The Southern Center for Human Rights on Monday sent a letter to Atlanta Mayor Keisha Lance Bottoms and Atlanta Municipal Court Chief Judge Christopher Portis saying that imposing such sentences on people who cannot afford to pay violates the U.S. Constitution. The letter threatens legal action if the practice isn't ended.

“Pay-or-jail sentences imposed on homeless people who clearly cannot pay are not only unconstitutional, they undermine the integrity of Atlanta's criminal legal system,” the letter from Southern Center attorney Sarah Geraghty says.

The mayor's communications office and the chief judge did not immediately respond Monday to emails seeking comment.

The cases are often “explicitly recorded in court documents” as “FINE OR TIME” sentences, and the sentencing judges don't ask about the person's ability to pay, the letter says. Such sentences “appear to be almost exclusively visited upon the homeless and destitute.”

The Southern Center in September previously wrote to Portis in September, and copied the mayor and lawyers for the city, warning that the practice is illegal and urging the court to end it, the letter says.

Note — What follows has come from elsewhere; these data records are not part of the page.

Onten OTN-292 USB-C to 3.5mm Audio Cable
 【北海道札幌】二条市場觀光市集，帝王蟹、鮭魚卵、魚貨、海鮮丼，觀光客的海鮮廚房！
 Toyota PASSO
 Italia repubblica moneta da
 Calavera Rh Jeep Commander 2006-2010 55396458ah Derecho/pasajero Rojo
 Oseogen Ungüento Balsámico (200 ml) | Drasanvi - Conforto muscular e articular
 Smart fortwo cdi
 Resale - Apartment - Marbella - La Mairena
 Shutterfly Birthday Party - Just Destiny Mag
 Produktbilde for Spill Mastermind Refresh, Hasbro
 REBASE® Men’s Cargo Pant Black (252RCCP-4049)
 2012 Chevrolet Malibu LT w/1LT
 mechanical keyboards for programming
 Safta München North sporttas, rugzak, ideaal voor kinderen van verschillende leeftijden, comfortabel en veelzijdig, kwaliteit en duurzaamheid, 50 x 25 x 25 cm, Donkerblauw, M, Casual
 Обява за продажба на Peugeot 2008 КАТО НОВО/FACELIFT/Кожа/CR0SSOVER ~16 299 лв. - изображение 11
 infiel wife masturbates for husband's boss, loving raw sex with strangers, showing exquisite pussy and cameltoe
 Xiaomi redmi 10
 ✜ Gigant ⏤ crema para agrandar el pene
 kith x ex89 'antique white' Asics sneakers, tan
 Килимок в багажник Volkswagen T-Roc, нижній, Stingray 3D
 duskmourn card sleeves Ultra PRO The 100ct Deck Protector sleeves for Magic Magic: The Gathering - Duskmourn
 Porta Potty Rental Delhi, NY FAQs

In recent months, Geraghty wrote, the Southern Center has observed at least 59 cases when judges imposed such sentences. Those included the following people who pleaded no contest to the charges against them:

  • A man charged with drinking beer on a city sidewalk who was sentenced to pay a $75 fine or spend 30 days in jail;
  • A man accused of being disruptive at a hospital who was charged with disorderly conduct and was sentenced to pay a $200 fine or spend 10 days in jail;
  • A woman charged with disorderly conduct and being disorderly while under the influence who was sentenced to pay a $200 fine or spend 10 days in jail;
  • A man charged with being a pedestrian on a roadway who was sentenced to pay a $150 fine or spend five days in jail;
  • A man charged with urinating on a city sidewalk who was sentenced to pay a $150 fine or spend two days in jail;
  • A man accused of shoplifting two packs of meat who was sentenced to pay a $150 fine or spend five days in jail; and
  • A woman accused of soliciting money on a train who was sentenced to pay $100 or spend three days in jail.

Many of them were homeless at the time and couldn't afford to pay the fines, so they all spent time in jail, the letter says.

A federal appeals court ruling from 1972 in a case originating in the Atlanta Municipal Court “unequivocally prohibits the Municipal Court from requiring an indigent defendant to pay a fine or serve a specified number of days in jail,” the letter says.

The letter asks for written assurance by March 20 that the court has issued an order to stop the practice and also to immediately take steps to release anyone currently in custody on such a sentence.